» **Work task**
Count how many lines of the data below contain the string "name"; the reply should be that number alone.

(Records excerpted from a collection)

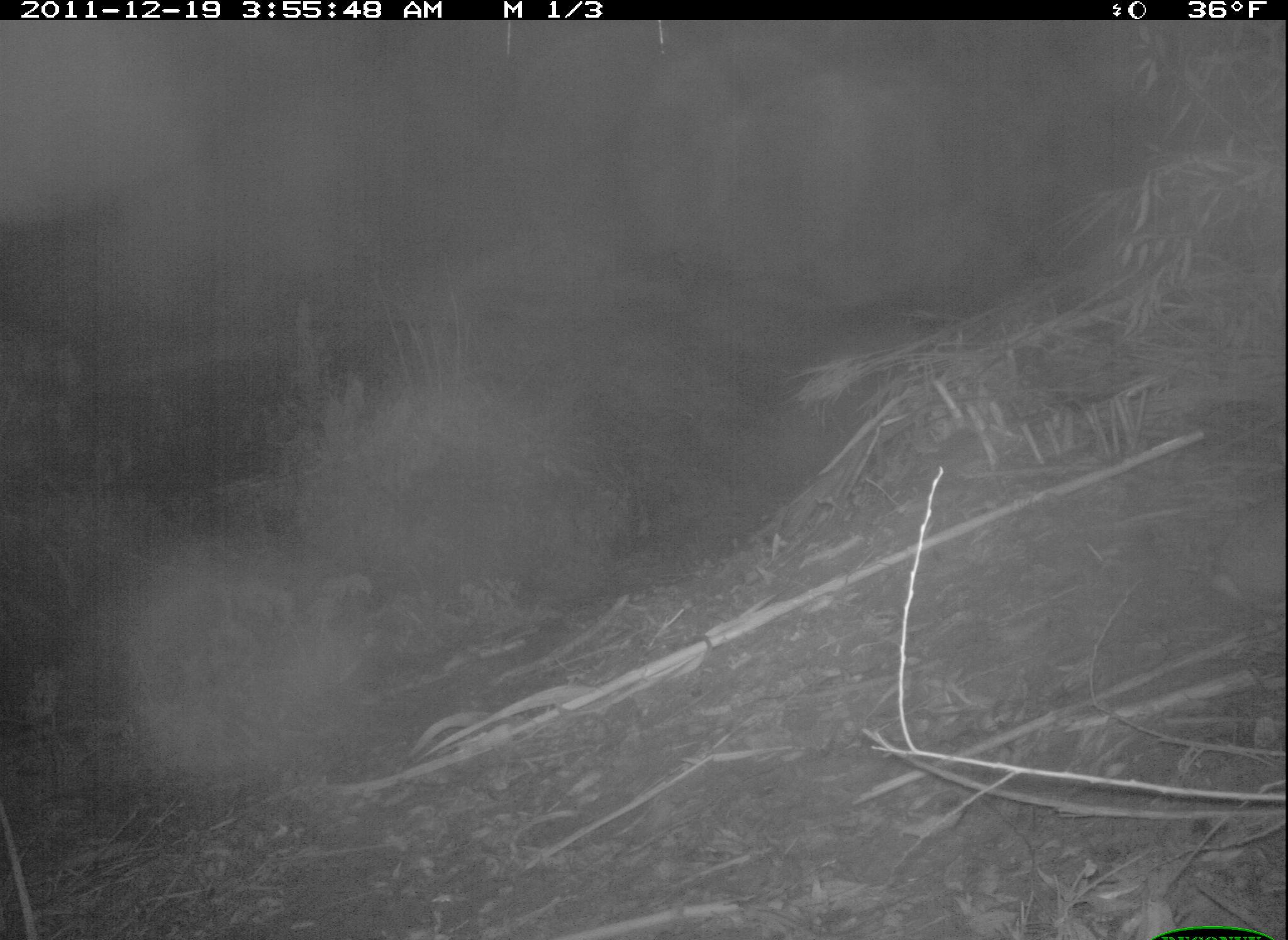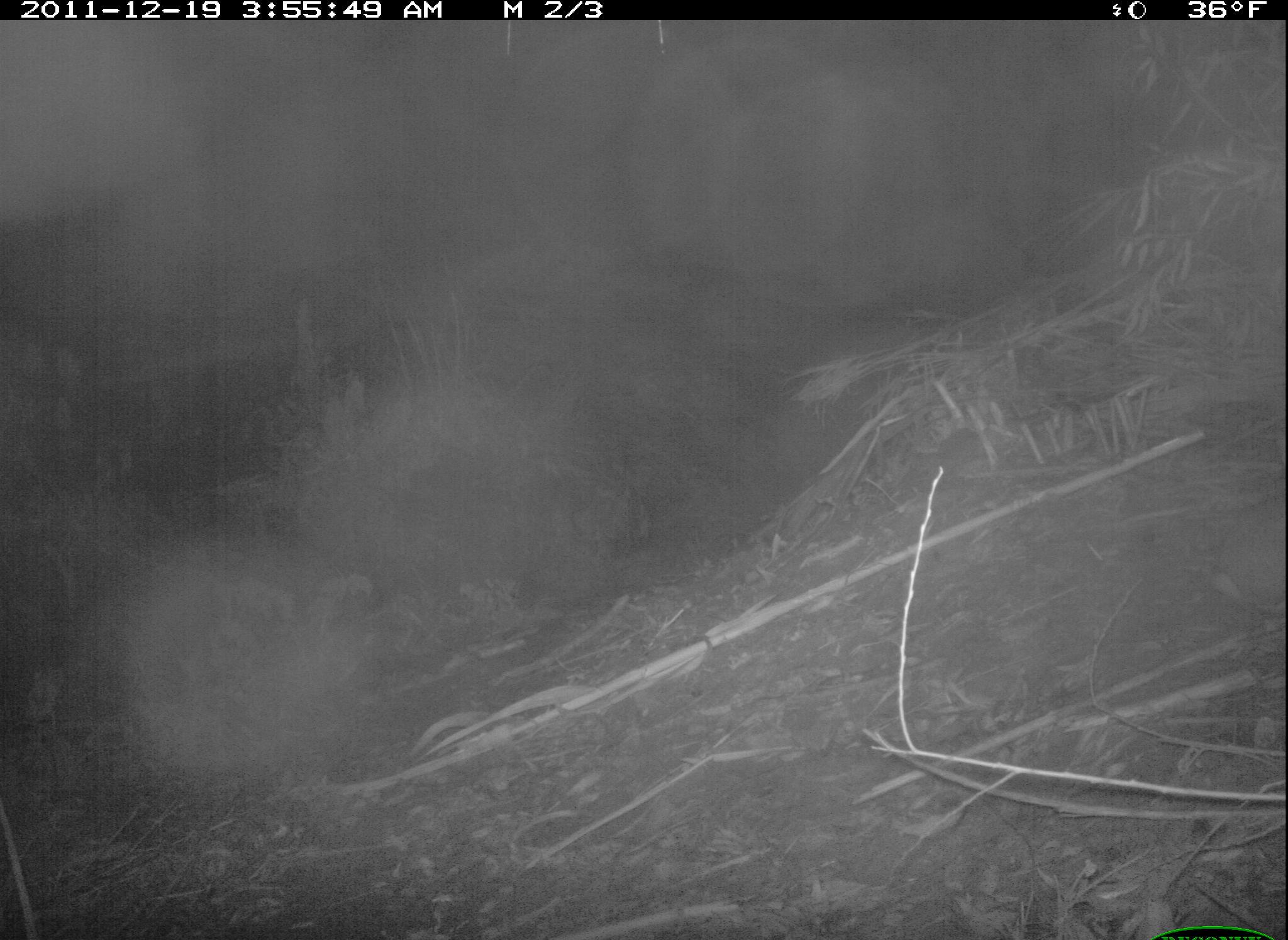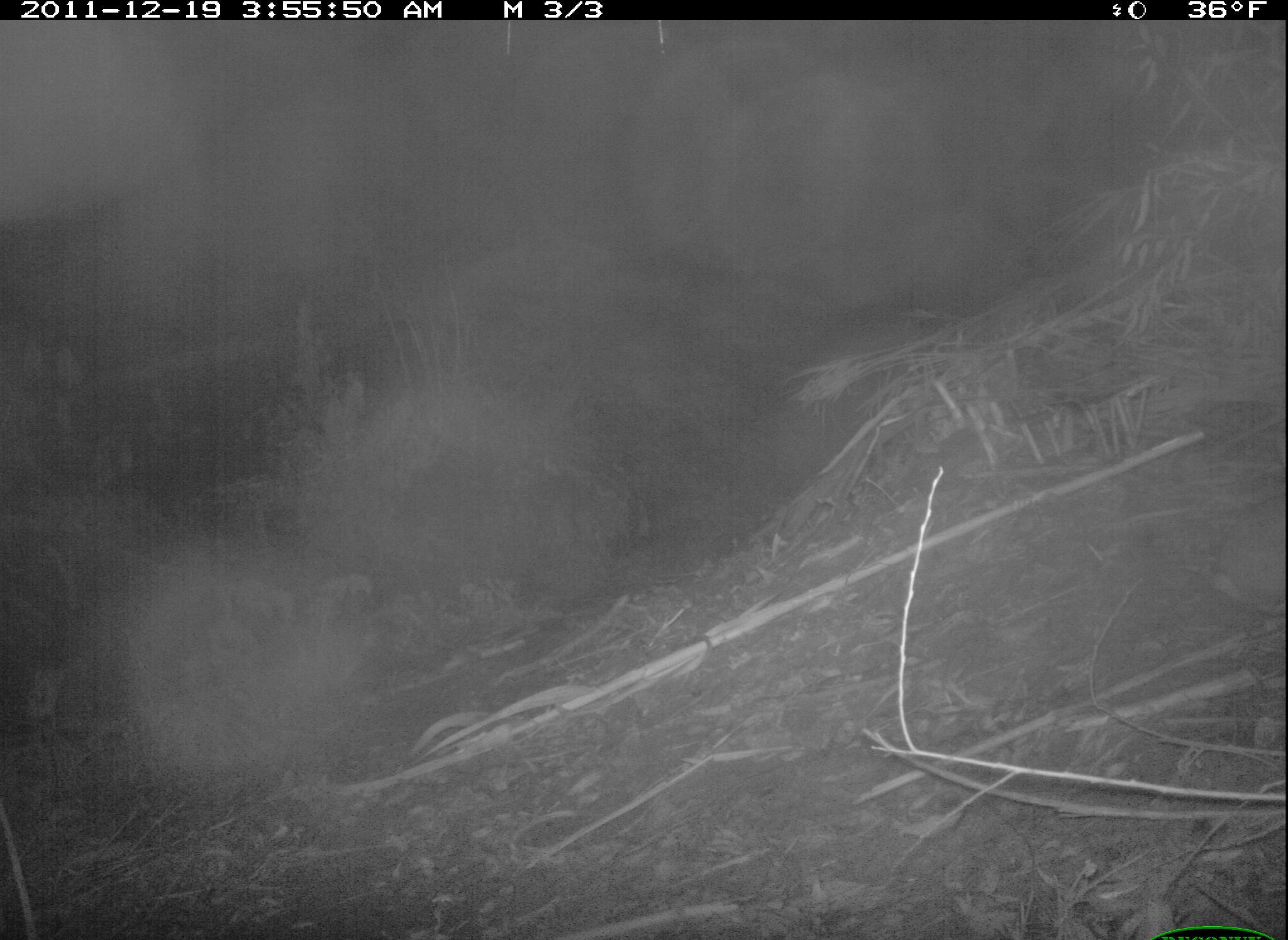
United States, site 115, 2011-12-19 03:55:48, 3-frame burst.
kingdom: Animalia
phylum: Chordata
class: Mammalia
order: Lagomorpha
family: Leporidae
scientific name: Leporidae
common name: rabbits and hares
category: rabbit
* * *
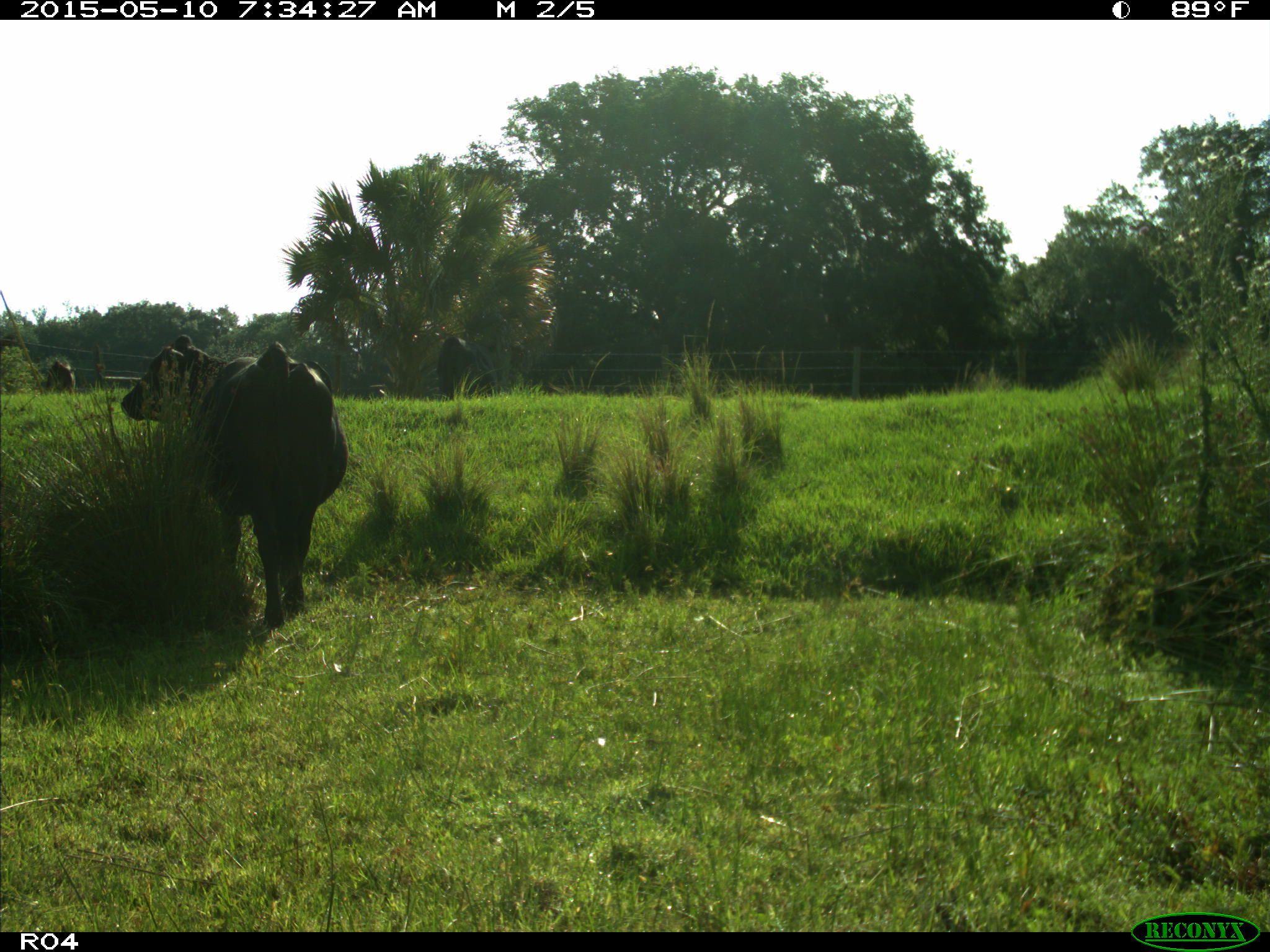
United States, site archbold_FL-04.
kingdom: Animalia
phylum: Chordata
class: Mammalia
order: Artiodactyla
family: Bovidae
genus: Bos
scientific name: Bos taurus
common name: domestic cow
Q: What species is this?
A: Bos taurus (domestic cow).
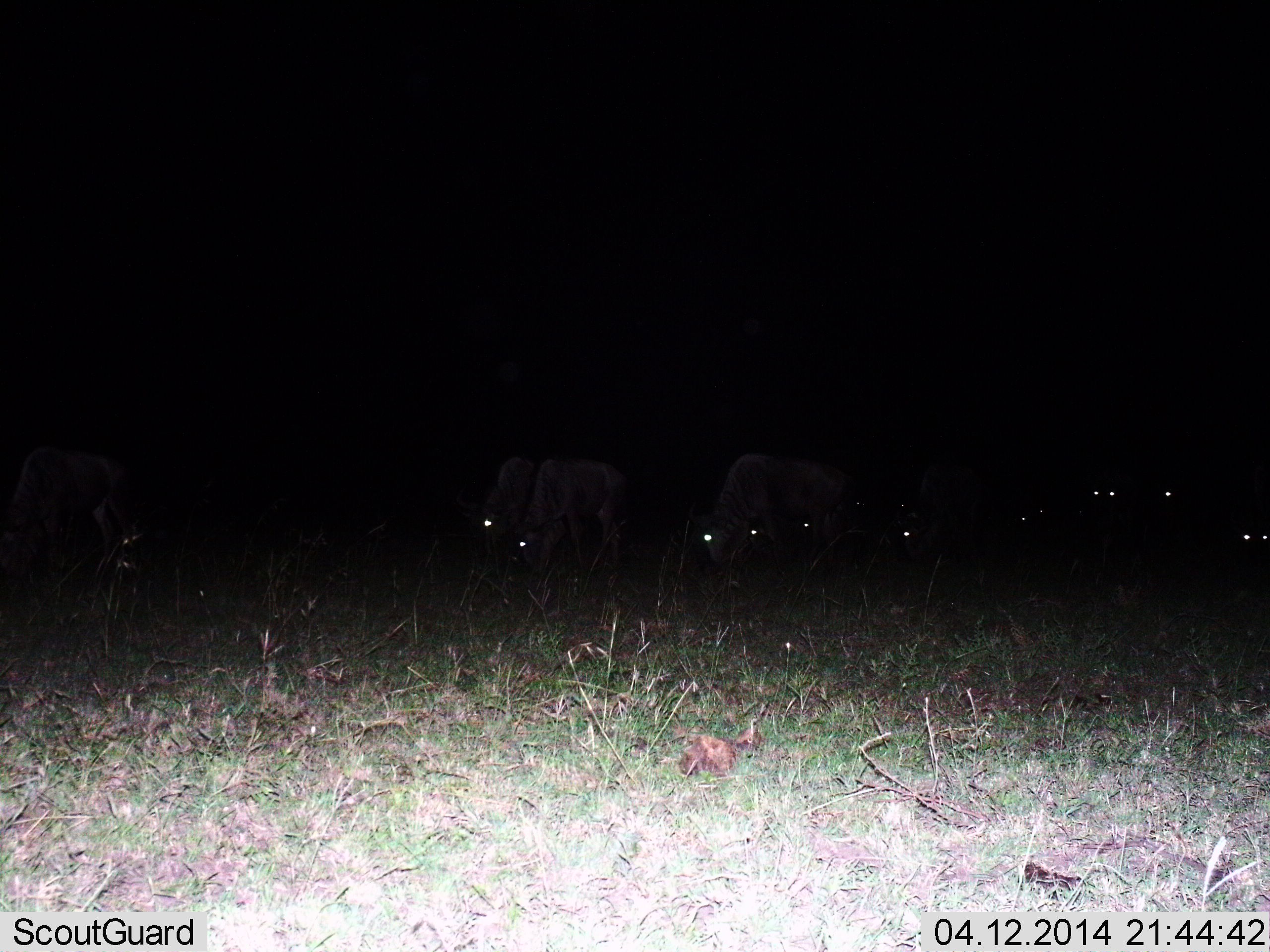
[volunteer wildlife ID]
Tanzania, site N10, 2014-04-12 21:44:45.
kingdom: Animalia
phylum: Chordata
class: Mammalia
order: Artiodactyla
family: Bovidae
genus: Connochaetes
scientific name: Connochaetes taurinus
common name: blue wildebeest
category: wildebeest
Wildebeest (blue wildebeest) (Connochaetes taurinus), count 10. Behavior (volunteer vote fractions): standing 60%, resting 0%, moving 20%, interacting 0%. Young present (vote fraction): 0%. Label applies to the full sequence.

» **Reply**
6